▶ _Work item A_:
In the thread, which distribution could be used for an environment with an action range of (0, inf)?
▶ _Work item B_:
Return the thread's text verbatim, everything from "brendenpetersen commented 6" down to "would be great.".

▶ _Passage_:
******
A wrapper is a good place to start, though it should be recognized that it's a hack, since as @unixpickle pointed out it will bias the policy gradient. Though I suppose that you had a black-box environment that clipped your actions, you'd never know...

We don't have a mechanism to "recommend" range to the agent (0..1 vs -1..+1 for example).

This is precisely why implementing a Beta policy is the only non-hack solution that makes sense to me. You can do this "recommending" in a principled way with any distribution whose support is an interval (i.e. no infinity). Simply make action_space.low correspond to the lower bound of the support and action_space.high correspond to the upper bound. You could also use a Gamma for an environment with an action range of (0, inf), for example.

pmwenzel commented 6 years ago

Is there currently any effort of implementing a beta policy as a baseline distribution? @brendenpetersen

brendenpetersen commented 6 years ago

@pmwenzel Not that I know of. I've started working on an implementation for an MlpBetaPolicy class (analogous to MlpPolicy, which uses a diagonal Gaussian policy) and associated distributions. I can share the fork with you.

pmwenzel commented 6 years ago

@brendenpetersen Sure, that would be great.
******
▶ _Extracted data_:
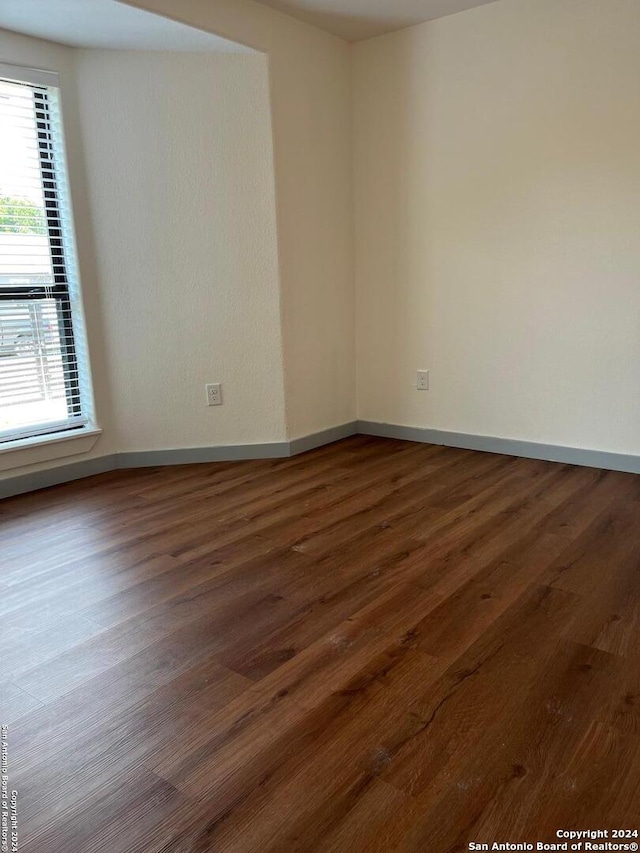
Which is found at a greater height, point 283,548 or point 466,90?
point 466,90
******
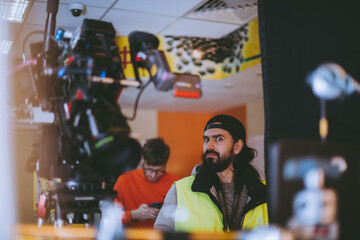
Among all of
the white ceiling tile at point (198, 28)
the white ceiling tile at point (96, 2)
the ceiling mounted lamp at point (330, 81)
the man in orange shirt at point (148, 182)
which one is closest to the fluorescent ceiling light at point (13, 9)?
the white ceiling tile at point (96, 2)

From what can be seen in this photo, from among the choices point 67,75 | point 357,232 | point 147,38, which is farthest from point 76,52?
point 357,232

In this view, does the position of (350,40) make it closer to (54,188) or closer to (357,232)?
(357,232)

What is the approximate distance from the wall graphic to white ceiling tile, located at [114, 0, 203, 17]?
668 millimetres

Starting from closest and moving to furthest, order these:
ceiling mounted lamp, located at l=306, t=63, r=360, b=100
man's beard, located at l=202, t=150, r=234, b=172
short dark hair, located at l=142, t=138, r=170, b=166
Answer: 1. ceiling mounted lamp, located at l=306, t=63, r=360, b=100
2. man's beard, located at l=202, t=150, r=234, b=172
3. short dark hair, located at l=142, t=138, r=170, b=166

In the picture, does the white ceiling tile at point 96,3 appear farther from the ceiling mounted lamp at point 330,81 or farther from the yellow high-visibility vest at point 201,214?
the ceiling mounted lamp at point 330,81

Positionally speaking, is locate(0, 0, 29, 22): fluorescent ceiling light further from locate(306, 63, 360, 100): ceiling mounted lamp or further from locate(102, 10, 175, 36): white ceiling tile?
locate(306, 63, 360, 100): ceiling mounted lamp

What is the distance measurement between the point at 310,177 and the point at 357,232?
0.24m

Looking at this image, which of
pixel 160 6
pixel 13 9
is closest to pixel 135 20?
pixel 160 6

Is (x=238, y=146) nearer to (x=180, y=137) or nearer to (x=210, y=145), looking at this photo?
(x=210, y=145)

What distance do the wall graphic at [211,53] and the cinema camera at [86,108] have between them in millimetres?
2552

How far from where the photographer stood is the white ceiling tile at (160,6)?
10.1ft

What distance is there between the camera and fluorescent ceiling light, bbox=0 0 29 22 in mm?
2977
******
▶ _Written solution A_:
A Gamma distribution.

▶ _Written solution B_:
brendenpetersen commented 6 years ago

@pmwenzel Not that I know of. I've started working on an implementation for an MlpBetaPolicy class (analogous to MlpPolicy, which uses a diagonal Gaussian policy) and associated distributions. I can share the fork with you.

pmwenzel commented 6 years ago

@brendenpetersen Sure, that would be great.